3. What solution have you put in place with Wizall Money to pay farmers?

JM & MF: The vast majority of our farmers do not have a smartphone. They have a basic phone that can only receive and send calls and SMS. We therefore opted for a code sent directly to the farmers’ phones. With this code and their ID, farmers go to the Wizall Money kiosk of their choice to withdraw their money. The beneficiaries (farmers) pay the costs associated with this service.

The introduction of this solution has clearly removed a considerable number of constraints for farmers, including time and organisation. In addition, we feared that farmers would be reluctant to pay for their money. However, the question of cost was not mentioned. On the contrary, it costs them much less than paying for transport to Richard Toll on a specific day of the month.
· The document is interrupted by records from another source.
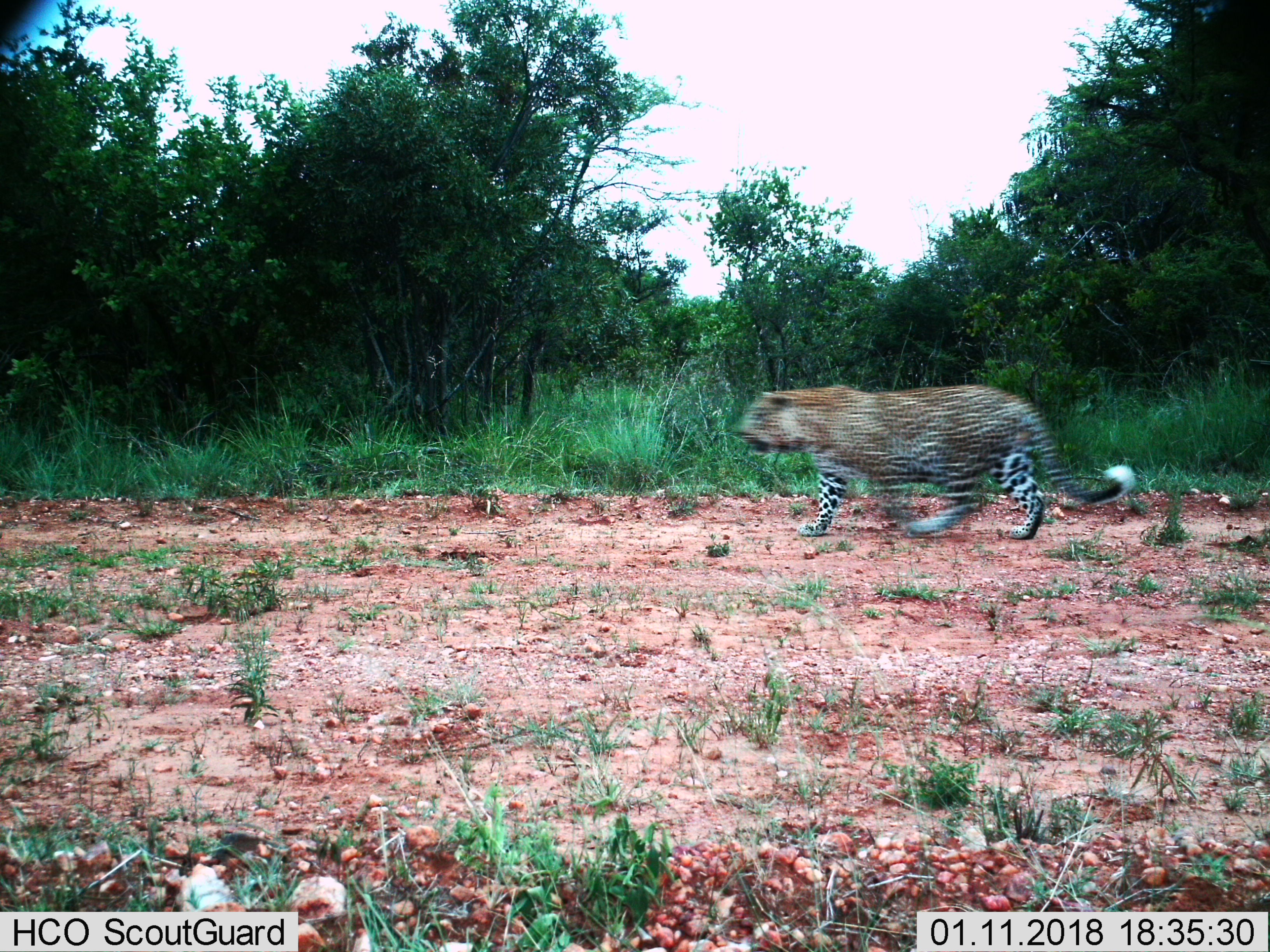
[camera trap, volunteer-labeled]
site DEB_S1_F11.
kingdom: Animalia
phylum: Chordata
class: Mammalia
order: Carnivora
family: Felidae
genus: Panthera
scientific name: Panthera pardus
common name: leopard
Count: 1.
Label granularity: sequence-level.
We have not had any complaints in this regard.

4. More than a year after the digitisation was implemented, where do you stand? What is the next step?
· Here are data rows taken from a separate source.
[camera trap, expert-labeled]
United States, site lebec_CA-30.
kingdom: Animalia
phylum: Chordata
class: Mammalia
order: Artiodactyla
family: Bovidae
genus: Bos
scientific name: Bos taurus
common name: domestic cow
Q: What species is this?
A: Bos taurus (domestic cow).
JM & MF: The digitisation of the payroll was implemented just before the Covid-19 hit Senegal in March 2020, where drastic measures were quickly taken: curfews, forbidden gatherings, etc. Without digitisation, farmers would not have been able to move and would not have been paid.

Today, we are moving on to the second and final stage of payroll transformation. Indeed, there are 2 disadvantages to the SMS codes that our farmers receive on their phones: you need to have your own phone, which is not the case for all our farmers, and you also need a network. The main problem was that some people never received the code, so we had to keep paying them in cash.

To deal with this situation, we have provided all our farmers with an individual NFC card. The payment will be sent to this card in an electronic purse. Farmers can then go to a Wizall Money kiosk, hand over their card, enter their PIN and withdraw all or part of their money. There are no more network constraints and no more obligation to withdraw all the money paid in. This major innovation allows us to enter into new uses and services that are a form of micro-savings and passive savings.

From now on, we will be working on various subjects that digitalisation will enable us to tackle more effectively and with greater peace of mind: access to health insurance, development of savings and financial education.

Full interview in French on FinDev


(1) The Grameen Crédit Agricole Foundation and Crédit Agricole Franche Comté, shareholders of Laiterie du Berger, supported the creation of Kossam SDE as part of a technical assistance mission Solidarity Bankers, a skills volunteering programme of the Crédit Agricole Group. An agricultural engineer from the Regional Bank, who led the mission in 2018, left for 3 years to coordinate the launch of Kossam SDE. He is Jonathan Michaud, today General Manager of Kossam SDE.